SOURCE PASSAGE ::
# SD Card Recognized But Unable to Format



## Ozone (Dec 17, 2005)

My SD card is being a real problem. I have a large amount of pictures on the card that I would love to get off of it without having to take it to a computer store. The SD card is a 32GB Lexar SDHC.

I can plug it into my computer, it shows up in My Computer but is slow.When I say slow I mean takes 5 minutes when I right click it. The card says there is 0 bits of info while recovery programs say there is 512kb of space.

*Here's my problem. I cannot format it.*

I have tried using:

The formatter on windows
To format through cmd
Attempted to use [email protected] killdisk but card wasn't showing up.
SanDisk Formatter
A couple other formatters

When I try to format it, the programs say it cannot be done. The drive appears but generally freezes any program I use.

*Problem 2. I cant recover(obviously)*

I have tried literally every file recovery program but willing to take suggestions for new ones.

I have tried to name a few:

File Scavenger
F-Recovery
and a few other programs I have on my other computer.

I know for a fact it is not my SD card reader as I have tried it on other computers.

Any help to format then recover the SD card is appreciated. I am a very stubborn person and will fight this SD card to the death. I generally wont stop till I get it working so any ideas are welcome.


----------



## pip22 (Aug 22, 2004)

How old is the card reader?
Some card readers (mainly but not limited to older ones) cannot read or write to SDHC (high-capacity) cards - they can only handle standard SD cards.


----------



## Ozone (Dec 17, 2005)

Brand new practically. It has worked on the card reader before as well as it doesnt work inside my camera or on my other laptop. Thanks for the help though.


----------



## JimE (Apr 16, 2009)

If it's not working on multiple devices, the card is faulty.


----------



## Ozone (Dec 17, 2005)

It connects to the computer, and its just slow. But it has no access to computers. Im determined to get it working, any help IS appreciated.


----------



## michaellima (Feb 24, 2011)

*Re: SD Card recovery*

This may be because your card reader may not be working, use the adapter and connect it to a Mac book and the best thing to protect your data is take an image of the SD card and recover all the photos and data from it. Then try formatting the card and then try using it with the card reader.


----------



## Ozone (Dec 17, 2005)

Its not the card reader. Ive tried it on 2 different computers both of which had the same problems. I also cannot format the card, as windows wont let me.


----------



## michaellima (Feb 24, 2011)

try it on Mac machine and use the Photo recovery software for recovering the photos from your card. then try formatting it with the software, it may work try out


----------

DATASET ::
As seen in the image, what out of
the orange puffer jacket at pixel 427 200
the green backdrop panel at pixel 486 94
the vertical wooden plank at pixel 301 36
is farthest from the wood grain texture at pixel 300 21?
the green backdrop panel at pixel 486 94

EXERCISE BRIEF ::
In the thread about the SD card that won't format, what make and capacity is the card?

FULL SOLUTION ::
It is a 32GB Lexar SDHC card.